本文抜粋:
連日メディアをを賑わしている嫌なニュースに、わざわざ、ここで触れる必要もない気もしますが、黙って見過ごすのも何やら厭世的で不健全な気がするので、仕方なく触れることにしました。

そう、ロンドンでの同時多発テロのことです。

勿論、テロの根本的原因は「貧困」です。

アフリカや中東と EU 及びアメリカ、そして、日本などの先進諸国との貧富の差は、もはや絶望的です。それに、南米が控えています。そして、そうした現実を作った張本人がEU 及びアメリカ各国の植民地主義であったことは周知の事実です。

タモリじゃありませんが「あいつら紳士を気取っているけど、やりたい放題だよな〜」と言いたくなります。

世界地図を開いてみると、アフリカは、まるで定規で引いたように国境線があります。
あれだけ多種な各民族が住んで生活を営んできたアフリカに、あんな国境はありえません。
そして、世界一平均寿命が短い国も、このアフリカに存在します。31歳という平均寿命を規定する所以は、皮肉なことに世界一ダイヤモンドを産出するためなのです。
・・・・・・何故?
そう、最も富んでいなければならない彼らの平均寿命が31歳という矛盾は、ダイヤモンドの仲買を一手に掌握する権利をヨーロッパのベルギーに奪われているためだからです。
そして、原石を彼らと取引をする際に、その所有権を巡って成人になる前に自国の内紛に巻き込まれて殺害されてしまうのです。

こういった様々な理不尽さと不条理を解消するために、彼らは宗教に耽溺します(加えて薬物にも.....)。
この世の不幸を説明するのに、最も分かりやすいからです。
なかでもイスラム原理主義は、もっとも過激です。
同じように、今アメリカのブッシュ政権を支えているキリスト教原理主義も、宗教の原則に、より忠実であろうとするが故に過激で硬直化しています。
結果的に、繰り返されるテロの原因が、僕らの眼には、宗教対立のような形に見えます。

僕ら日本人は、イスラムやキリスト教のような、唯一神をもっていません。だから、何故あんなふうに過激になるのか良く分からないのです。

逆に言うと、多くの日本人は、宗教に関して極々いい加減に生きてきましたし、今もいい加減です。

これは、いい面もありますが、悪い面もあります。

ただ、日本人の内面に存在してきた、そして、今でもひっそりと存在する「八百万の神」の原型は、例えば恵比寿・大黒様にしても、風神雷神にしても、元は皆悪儀の限りを尽くす悪党だったのです。
ある時は、暴風雨や雷で人々に災害をもたらし、そして、ある時は嵐で漁の邪魔をしたりで、どうしようもない「鼻つまみ者」だったのです。
大黒様にいたっては、もともとインドの神様、全てのものを破壊するシバ神の化身だった訳です。梵語でマカカラ(大きな黒いものの意味)といい神力強大で手の付けられない無法者でした。

この様な神様も、中国を介し日本に入ってくると、元々古来からあったプリミティブな宗教と同化し、江戸時代になると、庶民の間に大信仰が広まり、台所の神様から食物の神様、そして、今のような微笑ましい農耕神へと変化してきました。

データ抜粋:

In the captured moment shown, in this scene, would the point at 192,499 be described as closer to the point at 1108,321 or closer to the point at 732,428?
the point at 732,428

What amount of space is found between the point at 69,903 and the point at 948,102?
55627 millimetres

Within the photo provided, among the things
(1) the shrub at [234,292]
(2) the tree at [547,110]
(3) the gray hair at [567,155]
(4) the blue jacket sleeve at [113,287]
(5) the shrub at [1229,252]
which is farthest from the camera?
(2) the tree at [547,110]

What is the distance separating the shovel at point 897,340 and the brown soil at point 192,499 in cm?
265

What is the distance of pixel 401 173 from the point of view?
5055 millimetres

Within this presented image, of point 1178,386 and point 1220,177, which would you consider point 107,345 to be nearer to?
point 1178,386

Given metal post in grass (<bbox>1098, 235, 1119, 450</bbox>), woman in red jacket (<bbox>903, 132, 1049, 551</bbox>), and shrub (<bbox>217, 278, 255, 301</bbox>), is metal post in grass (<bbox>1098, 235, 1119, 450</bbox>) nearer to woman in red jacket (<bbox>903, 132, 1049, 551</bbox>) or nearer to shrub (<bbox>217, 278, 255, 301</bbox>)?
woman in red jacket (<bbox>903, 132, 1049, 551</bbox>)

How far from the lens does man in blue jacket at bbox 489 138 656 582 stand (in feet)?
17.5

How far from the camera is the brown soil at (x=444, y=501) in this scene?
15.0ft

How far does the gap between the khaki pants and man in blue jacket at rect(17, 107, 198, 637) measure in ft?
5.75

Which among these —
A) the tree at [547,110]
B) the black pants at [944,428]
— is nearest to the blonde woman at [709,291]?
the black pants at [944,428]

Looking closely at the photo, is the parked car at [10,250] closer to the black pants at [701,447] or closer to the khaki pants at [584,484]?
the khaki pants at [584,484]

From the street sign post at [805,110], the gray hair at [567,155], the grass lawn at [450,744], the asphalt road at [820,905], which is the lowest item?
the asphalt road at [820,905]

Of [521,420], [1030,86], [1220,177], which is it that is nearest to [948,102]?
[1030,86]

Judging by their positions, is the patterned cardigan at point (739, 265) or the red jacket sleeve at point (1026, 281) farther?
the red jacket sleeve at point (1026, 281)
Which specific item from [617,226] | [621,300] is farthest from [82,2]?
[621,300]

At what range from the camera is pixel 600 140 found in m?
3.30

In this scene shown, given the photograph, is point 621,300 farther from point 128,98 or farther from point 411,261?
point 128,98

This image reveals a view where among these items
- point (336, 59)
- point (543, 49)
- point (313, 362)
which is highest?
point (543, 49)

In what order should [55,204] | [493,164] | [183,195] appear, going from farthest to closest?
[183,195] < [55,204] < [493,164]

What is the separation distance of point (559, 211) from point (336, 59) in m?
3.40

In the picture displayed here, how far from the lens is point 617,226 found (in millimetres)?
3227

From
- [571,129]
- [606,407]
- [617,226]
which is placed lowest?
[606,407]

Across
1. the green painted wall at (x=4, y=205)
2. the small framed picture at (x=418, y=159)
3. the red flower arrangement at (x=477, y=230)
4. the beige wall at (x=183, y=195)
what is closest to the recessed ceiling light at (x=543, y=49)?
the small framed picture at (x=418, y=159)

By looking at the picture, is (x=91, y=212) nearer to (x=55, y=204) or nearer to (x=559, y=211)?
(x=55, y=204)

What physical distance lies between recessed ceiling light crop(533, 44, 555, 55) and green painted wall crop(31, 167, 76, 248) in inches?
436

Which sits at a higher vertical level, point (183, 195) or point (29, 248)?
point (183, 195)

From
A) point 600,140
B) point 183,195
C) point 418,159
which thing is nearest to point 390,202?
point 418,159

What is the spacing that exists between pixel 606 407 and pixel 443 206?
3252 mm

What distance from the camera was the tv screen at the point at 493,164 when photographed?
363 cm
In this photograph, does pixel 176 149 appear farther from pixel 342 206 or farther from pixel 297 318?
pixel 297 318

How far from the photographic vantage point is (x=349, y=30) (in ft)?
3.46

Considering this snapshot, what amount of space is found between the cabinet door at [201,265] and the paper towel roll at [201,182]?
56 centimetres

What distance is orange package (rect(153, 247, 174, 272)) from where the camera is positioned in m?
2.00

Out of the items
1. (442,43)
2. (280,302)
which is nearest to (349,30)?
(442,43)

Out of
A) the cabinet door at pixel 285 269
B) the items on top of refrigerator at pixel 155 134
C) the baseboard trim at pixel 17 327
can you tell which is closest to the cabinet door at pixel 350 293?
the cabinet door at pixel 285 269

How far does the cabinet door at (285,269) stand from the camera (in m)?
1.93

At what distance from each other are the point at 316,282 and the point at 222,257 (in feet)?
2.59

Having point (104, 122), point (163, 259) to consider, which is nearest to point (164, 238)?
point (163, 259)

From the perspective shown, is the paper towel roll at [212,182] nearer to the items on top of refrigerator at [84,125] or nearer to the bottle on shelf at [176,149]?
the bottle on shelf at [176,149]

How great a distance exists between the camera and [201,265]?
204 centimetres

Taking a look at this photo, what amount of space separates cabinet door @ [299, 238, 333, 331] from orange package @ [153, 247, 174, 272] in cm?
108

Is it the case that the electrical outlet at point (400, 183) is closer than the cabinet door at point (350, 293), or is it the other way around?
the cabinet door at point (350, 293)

---

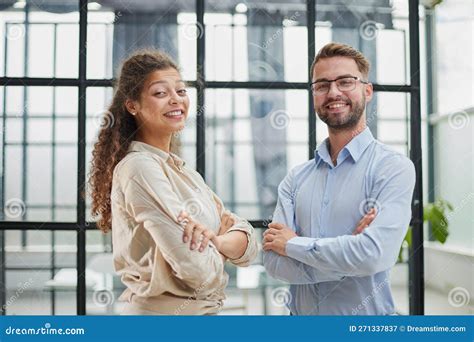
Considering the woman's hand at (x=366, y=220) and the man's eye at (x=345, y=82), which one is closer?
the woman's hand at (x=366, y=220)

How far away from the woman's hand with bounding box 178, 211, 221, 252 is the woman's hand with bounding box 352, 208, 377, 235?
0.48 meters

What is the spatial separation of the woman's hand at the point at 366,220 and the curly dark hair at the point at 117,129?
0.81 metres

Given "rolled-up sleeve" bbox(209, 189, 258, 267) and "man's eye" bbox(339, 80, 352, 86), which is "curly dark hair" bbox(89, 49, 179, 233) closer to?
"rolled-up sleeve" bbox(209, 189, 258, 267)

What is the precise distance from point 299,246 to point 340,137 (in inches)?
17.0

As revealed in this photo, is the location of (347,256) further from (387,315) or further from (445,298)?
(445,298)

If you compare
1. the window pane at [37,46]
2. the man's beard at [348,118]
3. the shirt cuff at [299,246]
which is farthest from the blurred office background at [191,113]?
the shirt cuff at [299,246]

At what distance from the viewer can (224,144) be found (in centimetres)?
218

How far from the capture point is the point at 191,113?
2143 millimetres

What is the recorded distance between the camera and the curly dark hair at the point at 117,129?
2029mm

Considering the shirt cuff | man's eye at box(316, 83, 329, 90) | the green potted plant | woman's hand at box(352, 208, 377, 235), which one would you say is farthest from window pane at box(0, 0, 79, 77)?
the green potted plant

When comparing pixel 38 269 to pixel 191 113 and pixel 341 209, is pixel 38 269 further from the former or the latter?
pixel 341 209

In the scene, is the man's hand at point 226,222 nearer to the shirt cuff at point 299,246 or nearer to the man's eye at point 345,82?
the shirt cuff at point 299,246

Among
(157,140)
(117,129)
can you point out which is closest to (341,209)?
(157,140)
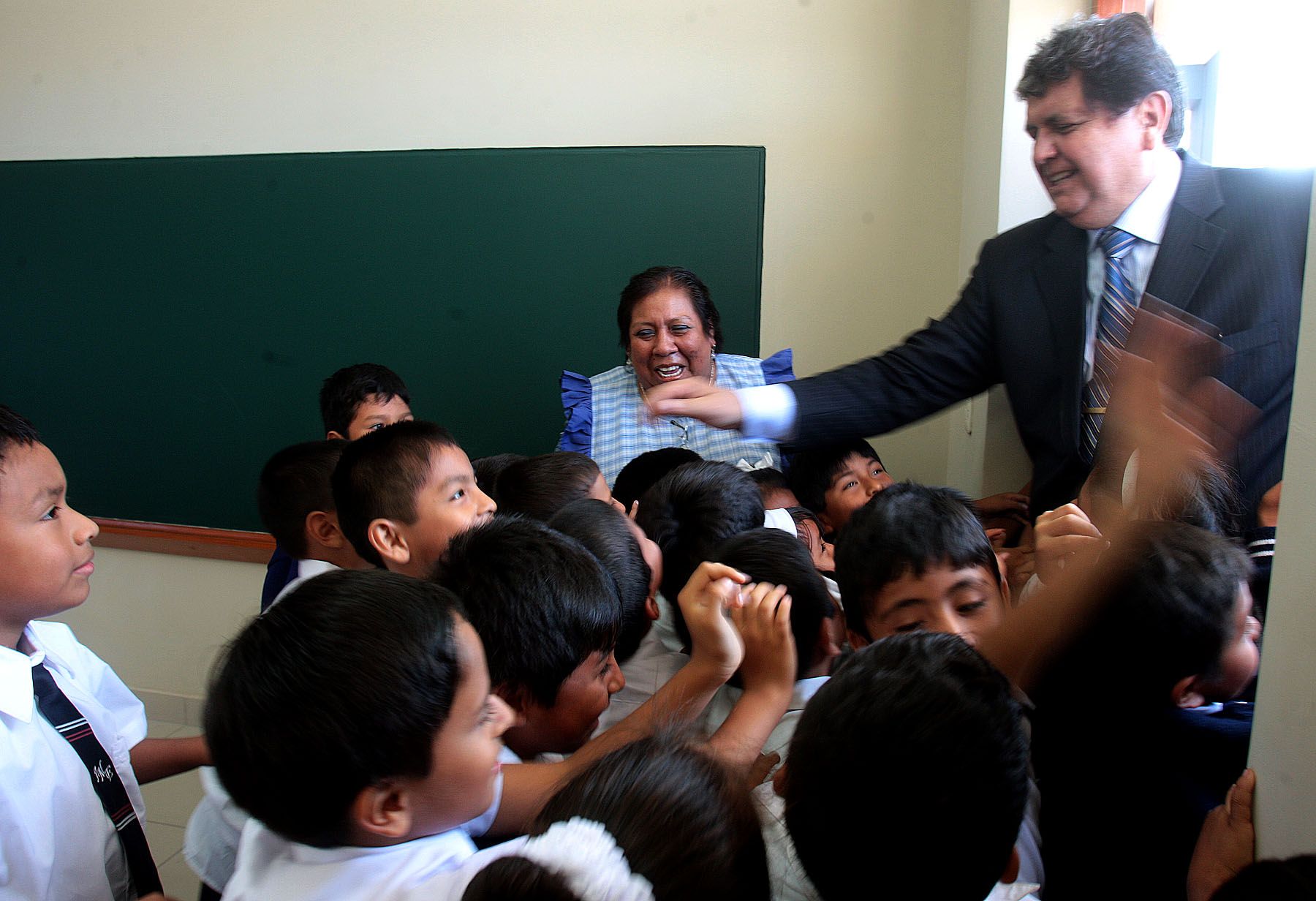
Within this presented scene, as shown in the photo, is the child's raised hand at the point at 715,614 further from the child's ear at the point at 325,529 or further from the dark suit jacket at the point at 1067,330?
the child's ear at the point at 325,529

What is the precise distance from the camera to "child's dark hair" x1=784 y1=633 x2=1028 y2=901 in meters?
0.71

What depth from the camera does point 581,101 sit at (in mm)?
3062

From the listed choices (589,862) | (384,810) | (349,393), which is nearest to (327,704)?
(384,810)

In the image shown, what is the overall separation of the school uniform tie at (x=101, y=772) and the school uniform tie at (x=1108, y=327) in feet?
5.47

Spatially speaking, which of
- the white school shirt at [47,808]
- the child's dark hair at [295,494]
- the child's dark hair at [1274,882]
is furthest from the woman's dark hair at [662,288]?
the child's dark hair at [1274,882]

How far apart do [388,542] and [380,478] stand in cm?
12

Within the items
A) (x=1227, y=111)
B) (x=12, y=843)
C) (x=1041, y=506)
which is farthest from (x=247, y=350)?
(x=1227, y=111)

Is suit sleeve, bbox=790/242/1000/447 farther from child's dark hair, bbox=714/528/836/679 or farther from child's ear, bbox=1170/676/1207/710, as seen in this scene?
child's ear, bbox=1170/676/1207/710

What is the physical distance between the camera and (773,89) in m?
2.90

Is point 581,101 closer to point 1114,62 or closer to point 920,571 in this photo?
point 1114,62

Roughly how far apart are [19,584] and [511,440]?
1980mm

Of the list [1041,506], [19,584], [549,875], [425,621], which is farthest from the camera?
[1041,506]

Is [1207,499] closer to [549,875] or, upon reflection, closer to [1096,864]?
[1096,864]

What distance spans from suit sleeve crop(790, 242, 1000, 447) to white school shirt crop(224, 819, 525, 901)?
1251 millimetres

* * *

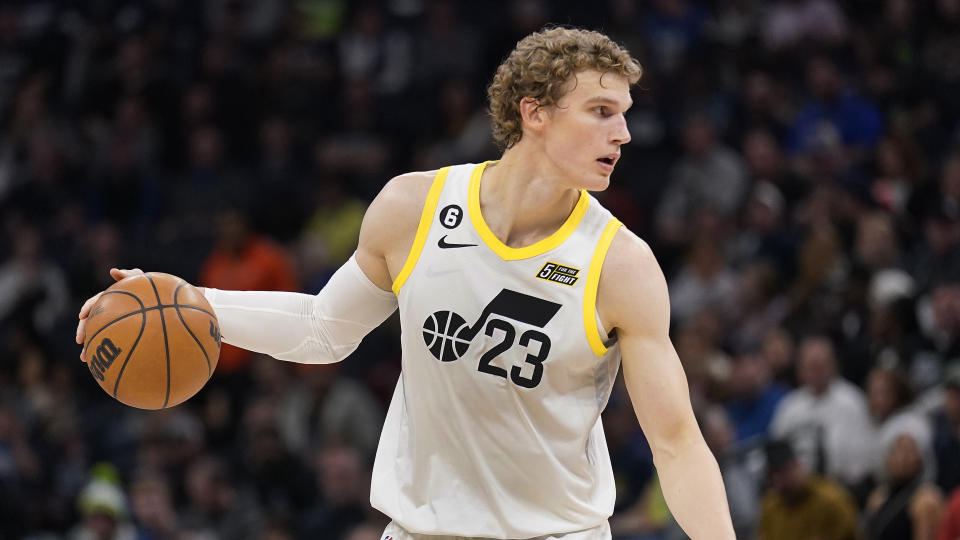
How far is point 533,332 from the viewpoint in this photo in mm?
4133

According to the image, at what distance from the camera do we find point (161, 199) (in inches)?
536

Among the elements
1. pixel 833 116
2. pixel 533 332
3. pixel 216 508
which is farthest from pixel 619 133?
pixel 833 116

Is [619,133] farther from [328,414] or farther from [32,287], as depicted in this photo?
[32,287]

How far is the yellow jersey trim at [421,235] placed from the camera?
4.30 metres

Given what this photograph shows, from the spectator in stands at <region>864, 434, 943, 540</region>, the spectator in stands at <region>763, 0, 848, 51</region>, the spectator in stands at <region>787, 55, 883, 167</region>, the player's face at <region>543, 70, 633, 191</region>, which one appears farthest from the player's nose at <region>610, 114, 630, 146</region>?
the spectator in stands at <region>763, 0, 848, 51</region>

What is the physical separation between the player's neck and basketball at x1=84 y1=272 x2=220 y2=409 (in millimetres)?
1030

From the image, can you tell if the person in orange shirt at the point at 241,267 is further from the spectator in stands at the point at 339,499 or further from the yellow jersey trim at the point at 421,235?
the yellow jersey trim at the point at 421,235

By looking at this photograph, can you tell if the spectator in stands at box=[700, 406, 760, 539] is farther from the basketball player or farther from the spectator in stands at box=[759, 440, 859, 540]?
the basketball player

与えられた課題:
本文について、1.〜3.の記述がその内容と合っているかを判断し、それぞれ「はい」か「いいえ」で答えよ。あわせて、判断の決め手となる本文の語句をそのまま引用せよ。
1. 筆者はテロの根本的原因を宗教対立だとしている。
2. 世界一平均寿命が短い国はアフリカにある。
3. 大黒様はもともと中国の神様だった。
解答の根拠には本文だけを用いること。

課題の解答:
1. いいえ。『テロの根本的原因は「貧困」です』
2. はい。「世界一平均寿命が短い国も、このアフリカに存在します」
3. いいえ。「大黒様にいたっては、もともとインドの神様」